My next complaint was the total impossibility of several situations in Regency. A young lady was left to live alone without a female relative or chaperone because her brother (the head of the family) travelled on scientific expeditions. She had a godfather who secretly followed her to her outings "to protect her", and who spied on her through the butler, but did not think to take her around in society, although he was married. Several times it's remarked that she doesn't go to parties and balls because there is no one to take her (and yet, suddenly she is to go to the aforementioned morning outing). She was (although the butler was reluctant) allowed to entertain a male caller (the hero). After so many breaches of acceptable Regency conduct, the H is rigidly avoiding admitting his love to the h and proposing because he had not asked her brother's permission. As if in any Regency romances it would have been necessary!
Now for the H's inconsistent behavior. He writes a book (and hopes to gain substantial money from it - unlikely in itself) but he writes all his contemporary ton society members into it with minimal name changes, salacious gossip bits, openly described crude male talk in clubs or the lustful explicit thoughts of his character - and expect no one will call him out for slander? Or for writing scandalous material unfit for ladies? But the most improbable thing of all: does he not know that his heroine is modeled on the young lady he is reading the book with, and he desribes himself hving sexual fantasies about her, as well as her having sexual thoughts about him - for all society to see and for the lady to discover it sitting next to him? He is constantly suprised to see what he had written...

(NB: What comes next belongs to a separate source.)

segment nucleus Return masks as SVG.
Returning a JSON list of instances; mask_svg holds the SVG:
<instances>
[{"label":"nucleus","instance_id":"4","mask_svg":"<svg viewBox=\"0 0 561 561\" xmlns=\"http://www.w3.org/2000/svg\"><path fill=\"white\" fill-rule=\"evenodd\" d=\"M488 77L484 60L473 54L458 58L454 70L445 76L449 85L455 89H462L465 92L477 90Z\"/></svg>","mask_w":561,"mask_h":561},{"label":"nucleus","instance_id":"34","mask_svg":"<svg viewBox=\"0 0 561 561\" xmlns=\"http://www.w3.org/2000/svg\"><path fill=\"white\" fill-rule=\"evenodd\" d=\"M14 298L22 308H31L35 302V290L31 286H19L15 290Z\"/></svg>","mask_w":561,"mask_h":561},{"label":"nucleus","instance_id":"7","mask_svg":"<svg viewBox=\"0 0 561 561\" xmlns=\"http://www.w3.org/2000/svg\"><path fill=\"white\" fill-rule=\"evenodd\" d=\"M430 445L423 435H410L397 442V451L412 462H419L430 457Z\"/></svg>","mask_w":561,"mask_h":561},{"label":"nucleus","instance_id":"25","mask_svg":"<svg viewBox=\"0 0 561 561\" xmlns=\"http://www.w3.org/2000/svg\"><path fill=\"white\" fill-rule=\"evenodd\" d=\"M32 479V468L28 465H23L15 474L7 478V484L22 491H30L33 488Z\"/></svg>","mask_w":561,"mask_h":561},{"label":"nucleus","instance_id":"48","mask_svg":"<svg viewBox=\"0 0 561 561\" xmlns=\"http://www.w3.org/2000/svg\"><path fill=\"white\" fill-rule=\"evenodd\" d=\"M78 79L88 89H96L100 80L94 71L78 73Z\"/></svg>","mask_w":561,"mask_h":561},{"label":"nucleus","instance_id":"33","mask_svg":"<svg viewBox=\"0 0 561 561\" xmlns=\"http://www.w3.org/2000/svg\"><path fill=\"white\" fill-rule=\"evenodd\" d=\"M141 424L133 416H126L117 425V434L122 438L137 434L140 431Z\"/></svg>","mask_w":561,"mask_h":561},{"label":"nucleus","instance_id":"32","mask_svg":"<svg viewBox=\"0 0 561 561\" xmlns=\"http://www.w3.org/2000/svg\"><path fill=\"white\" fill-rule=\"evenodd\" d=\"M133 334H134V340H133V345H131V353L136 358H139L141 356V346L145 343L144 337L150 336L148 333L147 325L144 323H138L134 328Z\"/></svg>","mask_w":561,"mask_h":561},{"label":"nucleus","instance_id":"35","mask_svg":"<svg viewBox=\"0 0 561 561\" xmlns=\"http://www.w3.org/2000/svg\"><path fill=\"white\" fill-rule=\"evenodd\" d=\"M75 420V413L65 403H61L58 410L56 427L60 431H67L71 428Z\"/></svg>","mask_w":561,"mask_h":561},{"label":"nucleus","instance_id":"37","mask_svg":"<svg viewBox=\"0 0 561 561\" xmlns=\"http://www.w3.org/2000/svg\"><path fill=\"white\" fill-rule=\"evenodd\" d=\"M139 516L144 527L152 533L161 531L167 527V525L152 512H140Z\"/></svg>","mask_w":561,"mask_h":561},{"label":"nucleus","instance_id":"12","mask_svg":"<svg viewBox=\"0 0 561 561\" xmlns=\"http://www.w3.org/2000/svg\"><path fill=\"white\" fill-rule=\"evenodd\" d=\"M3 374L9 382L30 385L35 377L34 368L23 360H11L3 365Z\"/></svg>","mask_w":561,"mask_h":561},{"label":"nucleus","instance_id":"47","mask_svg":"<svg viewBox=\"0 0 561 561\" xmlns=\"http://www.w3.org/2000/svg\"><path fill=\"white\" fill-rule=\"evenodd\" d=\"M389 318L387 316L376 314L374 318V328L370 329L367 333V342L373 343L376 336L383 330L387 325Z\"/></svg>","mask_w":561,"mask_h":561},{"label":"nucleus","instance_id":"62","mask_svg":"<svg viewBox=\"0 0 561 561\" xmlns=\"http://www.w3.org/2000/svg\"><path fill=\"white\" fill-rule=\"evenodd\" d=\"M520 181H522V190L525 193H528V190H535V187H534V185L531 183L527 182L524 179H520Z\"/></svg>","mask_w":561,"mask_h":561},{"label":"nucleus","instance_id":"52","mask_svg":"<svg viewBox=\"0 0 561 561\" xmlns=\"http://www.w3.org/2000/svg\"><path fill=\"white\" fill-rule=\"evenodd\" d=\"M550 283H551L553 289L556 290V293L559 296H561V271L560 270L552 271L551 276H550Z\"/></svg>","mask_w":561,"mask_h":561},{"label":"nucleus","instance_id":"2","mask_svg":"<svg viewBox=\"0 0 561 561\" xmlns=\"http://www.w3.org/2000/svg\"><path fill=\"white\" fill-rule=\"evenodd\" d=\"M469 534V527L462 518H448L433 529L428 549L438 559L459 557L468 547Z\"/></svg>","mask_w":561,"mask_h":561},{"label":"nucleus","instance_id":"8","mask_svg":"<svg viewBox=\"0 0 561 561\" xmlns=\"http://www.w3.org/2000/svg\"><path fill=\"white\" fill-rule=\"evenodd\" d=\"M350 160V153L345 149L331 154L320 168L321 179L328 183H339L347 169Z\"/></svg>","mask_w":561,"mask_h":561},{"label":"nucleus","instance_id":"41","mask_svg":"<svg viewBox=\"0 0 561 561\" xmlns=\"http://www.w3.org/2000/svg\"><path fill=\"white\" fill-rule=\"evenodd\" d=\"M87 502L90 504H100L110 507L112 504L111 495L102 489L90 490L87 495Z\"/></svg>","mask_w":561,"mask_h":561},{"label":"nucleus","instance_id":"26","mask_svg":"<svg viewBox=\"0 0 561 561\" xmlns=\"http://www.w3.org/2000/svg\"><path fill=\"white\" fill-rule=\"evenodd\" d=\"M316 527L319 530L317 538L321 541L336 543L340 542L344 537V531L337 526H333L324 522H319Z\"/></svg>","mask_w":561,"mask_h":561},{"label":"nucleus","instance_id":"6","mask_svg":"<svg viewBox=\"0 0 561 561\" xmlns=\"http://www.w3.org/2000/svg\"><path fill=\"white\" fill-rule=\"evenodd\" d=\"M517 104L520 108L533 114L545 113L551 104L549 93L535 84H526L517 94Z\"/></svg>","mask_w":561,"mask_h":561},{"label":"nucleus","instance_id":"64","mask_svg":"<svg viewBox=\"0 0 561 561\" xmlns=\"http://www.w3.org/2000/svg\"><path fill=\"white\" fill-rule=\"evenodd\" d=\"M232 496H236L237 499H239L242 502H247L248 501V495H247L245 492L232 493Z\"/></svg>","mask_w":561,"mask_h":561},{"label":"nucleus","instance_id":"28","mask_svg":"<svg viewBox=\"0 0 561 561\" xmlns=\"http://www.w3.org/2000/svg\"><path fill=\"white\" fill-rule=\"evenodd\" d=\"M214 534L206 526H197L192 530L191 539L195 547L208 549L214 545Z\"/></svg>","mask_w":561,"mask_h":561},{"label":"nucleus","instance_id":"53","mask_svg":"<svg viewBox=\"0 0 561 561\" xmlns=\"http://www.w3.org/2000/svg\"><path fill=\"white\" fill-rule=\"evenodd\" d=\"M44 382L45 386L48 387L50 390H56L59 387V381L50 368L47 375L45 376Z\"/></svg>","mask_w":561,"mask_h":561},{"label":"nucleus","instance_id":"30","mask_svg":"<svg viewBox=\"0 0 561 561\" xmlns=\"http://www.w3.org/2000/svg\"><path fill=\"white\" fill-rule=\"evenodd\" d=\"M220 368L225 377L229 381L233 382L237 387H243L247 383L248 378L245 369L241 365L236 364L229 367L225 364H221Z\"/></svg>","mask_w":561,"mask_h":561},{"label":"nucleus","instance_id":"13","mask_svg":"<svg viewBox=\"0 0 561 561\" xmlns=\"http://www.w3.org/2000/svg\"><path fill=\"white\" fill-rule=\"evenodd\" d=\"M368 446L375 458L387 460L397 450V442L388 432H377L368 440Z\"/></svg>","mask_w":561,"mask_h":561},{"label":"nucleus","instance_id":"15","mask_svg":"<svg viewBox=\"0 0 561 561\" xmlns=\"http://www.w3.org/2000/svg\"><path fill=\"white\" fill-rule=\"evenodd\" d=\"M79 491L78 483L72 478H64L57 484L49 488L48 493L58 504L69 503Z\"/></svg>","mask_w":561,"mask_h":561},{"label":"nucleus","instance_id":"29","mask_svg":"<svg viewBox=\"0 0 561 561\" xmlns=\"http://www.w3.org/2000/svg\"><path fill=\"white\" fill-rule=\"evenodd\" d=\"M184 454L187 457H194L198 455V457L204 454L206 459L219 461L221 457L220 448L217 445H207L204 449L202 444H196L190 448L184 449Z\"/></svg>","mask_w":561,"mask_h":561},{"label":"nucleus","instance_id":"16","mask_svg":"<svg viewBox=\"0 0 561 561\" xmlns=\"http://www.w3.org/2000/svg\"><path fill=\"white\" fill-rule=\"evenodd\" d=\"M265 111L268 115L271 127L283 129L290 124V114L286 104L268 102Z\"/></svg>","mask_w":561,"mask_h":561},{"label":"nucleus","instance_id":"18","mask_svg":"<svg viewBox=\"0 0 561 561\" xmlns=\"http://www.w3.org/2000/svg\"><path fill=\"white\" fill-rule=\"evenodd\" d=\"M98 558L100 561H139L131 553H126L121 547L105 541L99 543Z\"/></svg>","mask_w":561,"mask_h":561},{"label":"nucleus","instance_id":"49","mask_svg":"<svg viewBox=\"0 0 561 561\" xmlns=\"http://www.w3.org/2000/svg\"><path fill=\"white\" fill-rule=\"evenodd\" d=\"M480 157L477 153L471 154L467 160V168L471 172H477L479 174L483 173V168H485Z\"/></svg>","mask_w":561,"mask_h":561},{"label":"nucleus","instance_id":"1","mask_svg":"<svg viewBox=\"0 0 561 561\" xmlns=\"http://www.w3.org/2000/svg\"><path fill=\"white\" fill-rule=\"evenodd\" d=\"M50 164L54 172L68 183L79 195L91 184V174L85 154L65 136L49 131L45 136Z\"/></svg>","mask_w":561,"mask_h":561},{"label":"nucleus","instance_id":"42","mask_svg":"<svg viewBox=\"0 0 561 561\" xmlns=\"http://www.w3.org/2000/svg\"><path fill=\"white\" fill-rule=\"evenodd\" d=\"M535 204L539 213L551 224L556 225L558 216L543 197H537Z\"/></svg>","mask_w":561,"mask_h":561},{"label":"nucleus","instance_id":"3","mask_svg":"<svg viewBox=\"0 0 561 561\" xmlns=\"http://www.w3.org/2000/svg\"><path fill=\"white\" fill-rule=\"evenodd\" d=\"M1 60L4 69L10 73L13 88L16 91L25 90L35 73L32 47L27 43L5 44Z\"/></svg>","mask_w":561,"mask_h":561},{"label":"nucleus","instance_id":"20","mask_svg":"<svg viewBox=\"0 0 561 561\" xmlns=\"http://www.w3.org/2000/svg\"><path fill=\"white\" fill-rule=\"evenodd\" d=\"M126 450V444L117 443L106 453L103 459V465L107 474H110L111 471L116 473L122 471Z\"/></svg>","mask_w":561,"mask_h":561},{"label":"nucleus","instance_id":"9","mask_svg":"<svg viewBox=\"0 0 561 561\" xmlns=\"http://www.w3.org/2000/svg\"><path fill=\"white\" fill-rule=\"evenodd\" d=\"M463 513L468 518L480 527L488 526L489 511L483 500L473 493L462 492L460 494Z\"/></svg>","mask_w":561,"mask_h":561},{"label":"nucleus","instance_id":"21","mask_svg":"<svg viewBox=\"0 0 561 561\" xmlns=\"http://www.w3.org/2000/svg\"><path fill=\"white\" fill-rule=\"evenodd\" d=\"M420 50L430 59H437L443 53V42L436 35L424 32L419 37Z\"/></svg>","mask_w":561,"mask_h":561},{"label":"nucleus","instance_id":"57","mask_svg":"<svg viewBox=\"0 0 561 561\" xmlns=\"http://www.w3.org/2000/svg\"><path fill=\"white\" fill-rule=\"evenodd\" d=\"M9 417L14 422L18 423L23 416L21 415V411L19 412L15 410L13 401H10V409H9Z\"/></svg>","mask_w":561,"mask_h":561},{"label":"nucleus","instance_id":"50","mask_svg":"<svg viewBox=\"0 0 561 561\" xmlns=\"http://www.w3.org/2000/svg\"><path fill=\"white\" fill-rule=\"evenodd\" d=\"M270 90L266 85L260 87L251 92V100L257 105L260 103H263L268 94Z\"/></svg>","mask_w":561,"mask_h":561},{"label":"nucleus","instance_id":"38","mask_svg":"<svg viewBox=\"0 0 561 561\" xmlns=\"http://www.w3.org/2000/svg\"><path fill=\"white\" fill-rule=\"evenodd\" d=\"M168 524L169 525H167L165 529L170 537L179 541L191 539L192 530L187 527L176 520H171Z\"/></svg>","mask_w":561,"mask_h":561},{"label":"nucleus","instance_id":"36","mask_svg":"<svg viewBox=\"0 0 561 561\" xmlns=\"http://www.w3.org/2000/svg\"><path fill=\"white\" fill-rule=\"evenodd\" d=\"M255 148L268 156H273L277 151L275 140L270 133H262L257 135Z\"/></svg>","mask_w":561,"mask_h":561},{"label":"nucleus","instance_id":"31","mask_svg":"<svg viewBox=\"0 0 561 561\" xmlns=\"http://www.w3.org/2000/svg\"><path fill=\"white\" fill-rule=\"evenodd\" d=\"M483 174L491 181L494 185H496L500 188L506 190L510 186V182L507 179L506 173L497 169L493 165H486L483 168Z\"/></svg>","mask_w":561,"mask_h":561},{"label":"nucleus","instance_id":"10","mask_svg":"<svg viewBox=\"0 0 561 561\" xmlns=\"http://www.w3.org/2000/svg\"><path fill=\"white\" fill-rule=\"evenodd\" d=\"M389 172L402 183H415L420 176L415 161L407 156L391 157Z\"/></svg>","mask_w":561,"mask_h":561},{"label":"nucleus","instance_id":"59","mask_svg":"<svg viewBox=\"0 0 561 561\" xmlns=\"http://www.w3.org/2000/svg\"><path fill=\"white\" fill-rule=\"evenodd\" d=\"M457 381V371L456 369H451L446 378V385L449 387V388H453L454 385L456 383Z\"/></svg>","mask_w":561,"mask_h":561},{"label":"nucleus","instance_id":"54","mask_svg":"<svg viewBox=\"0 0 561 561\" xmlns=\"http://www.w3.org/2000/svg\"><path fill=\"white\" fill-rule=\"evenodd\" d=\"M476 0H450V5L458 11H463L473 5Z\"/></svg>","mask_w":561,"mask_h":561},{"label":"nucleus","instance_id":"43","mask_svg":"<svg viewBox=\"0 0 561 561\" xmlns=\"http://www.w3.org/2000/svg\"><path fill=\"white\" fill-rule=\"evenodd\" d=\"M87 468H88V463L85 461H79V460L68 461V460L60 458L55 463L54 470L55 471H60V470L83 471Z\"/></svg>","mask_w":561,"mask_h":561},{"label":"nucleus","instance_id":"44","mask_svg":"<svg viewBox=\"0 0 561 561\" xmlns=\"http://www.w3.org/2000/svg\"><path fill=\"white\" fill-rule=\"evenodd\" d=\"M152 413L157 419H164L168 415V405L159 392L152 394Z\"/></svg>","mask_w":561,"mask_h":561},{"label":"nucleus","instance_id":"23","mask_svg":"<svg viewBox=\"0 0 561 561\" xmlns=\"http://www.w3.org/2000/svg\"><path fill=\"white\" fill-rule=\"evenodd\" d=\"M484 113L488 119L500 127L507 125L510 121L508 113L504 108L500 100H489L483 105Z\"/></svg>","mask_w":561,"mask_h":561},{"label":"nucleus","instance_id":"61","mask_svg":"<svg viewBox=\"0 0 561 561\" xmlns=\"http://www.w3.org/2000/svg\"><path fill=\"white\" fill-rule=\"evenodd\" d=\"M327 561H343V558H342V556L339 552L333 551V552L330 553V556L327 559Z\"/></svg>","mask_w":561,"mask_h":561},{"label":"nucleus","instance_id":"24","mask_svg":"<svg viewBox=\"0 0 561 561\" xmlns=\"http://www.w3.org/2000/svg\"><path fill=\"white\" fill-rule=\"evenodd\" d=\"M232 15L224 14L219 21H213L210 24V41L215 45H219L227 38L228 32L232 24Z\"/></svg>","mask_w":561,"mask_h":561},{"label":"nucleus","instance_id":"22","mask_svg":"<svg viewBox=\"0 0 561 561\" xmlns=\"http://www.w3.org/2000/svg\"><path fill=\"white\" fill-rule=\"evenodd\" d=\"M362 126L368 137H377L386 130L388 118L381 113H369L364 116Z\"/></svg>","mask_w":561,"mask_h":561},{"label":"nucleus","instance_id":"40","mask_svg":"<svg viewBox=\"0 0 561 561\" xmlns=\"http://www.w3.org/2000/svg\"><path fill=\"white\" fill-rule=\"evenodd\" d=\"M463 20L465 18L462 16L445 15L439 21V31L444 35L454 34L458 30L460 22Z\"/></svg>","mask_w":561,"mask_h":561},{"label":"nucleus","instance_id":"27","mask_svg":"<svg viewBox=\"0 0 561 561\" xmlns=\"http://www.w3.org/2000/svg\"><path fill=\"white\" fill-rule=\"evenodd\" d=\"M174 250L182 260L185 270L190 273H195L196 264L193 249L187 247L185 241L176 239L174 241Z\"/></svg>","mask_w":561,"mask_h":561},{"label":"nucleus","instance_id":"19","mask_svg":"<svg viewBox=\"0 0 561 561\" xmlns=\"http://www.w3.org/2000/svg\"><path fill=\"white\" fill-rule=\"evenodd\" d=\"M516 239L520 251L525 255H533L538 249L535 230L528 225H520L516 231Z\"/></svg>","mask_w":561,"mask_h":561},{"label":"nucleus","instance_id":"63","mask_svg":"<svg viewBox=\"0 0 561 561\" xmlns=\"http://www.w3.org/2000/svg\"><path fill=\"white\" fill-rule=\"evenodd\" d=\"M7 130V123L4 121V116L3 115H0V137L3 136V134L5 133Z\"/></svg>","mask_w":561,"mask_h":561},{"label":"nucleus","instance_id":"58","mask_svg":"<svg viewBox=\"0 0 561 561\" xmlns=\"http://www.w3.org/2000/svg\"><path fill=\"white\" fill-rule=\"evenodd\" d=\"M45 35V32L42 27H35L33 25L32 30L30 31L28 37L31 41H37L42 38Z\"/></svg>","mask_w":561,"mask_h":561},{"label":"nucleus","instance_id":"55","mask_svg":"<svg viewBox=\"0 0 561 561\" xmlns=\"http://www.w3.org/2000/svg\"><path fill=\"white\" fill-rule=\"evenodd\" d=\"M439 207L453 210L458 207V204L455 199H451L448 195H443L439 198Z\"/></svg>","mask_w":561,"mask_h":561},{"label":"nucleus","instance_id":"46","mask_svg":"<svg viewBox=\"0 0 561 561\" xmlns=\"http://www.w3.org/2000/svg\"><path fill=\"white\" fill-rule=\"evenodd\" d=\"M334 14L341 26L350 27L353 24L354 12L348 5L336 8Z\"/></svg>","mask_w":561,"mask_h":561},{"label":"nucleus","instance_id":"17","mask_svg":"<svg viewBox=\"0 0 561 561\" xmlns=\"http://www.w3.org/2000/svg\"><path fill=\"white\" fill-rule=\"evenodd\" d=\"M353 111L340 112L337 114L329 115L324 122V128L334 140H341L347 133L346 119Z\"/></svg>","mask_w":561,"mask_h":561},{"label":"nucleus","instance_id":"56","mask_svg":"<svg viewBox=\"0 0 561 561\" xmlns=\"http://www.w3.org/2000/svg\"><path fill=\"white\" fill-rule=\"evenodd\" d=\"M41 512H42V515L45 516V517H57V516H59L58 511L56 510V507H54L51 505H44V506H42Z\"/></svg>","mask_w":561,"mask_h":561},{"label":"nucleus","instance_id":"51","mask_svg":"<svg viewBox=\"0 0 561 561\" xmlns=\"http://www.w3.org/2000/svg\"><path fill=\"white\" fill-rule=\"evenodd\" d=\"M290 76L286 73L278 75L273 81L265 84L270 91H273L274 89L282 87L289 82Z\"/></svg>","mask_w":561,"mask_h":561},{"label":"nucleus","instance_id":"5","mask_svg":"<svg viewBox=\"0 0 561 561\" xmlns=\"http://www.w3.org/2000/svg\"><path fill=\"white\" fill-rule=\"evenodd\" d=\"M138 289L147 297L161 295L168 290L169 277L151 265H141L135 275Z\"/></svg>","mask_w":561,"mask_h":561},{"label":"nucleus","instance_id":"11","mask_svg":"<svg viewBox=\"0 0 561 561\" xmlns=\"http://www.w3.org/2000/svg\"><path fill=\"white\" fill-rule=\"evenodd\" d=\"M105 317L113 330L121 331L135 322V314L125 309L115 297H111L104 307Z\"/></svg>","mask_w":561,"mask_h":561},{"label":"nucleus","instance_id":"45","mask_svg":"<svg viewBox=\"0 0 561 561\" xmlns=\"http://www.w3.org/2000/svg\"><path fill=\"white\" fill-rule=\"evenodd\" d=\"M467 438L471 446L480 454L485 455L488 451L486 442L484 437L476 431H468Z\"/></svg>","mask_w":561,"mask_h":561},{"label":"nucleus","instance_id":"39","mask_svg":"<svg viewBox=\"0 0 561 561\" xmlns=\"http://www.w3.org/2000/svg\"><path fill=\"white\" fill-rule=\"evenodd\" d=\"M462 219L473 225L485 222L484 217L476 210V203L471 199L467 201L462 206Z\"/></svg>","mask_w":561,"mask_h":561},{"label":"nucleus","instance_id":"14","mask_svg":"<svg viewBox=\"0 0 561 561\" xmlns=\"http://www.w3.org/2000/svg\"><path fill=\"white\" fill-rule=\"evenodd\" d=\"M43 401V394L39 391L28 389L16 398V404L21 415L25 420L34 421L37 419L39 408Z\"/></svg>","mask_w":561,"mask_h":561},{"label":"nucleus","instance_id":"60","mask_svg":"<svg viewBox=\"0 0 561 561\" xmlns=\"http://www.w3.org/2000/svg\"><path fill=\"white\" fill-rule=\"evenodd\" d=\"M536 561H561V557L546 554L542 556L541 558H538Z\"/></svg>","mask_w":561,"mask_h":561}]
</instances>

After that the sheer impossibility of a sex scene where they fall innocently asleep next to each other reading, then half awake, they start fondling each other until the h (an inexperienced sheltered virgin) makes the H spend himself inside his clothes, but she does not realize what happened, and he does not feel the least bit uncomfortable with the consequences when he walks out- while the butler snores in a chair a few feet from them? Oh no thanks. I had enough. I'm glad it was free or I'd be returning ot for refund.
And the book is peppered with names of aristocratic couples presumably from the author's previous books who we know nothing about and seem to play no further role than being mentioned as having their happily-ever-afters. This was subtitled to be Book 1 of a series!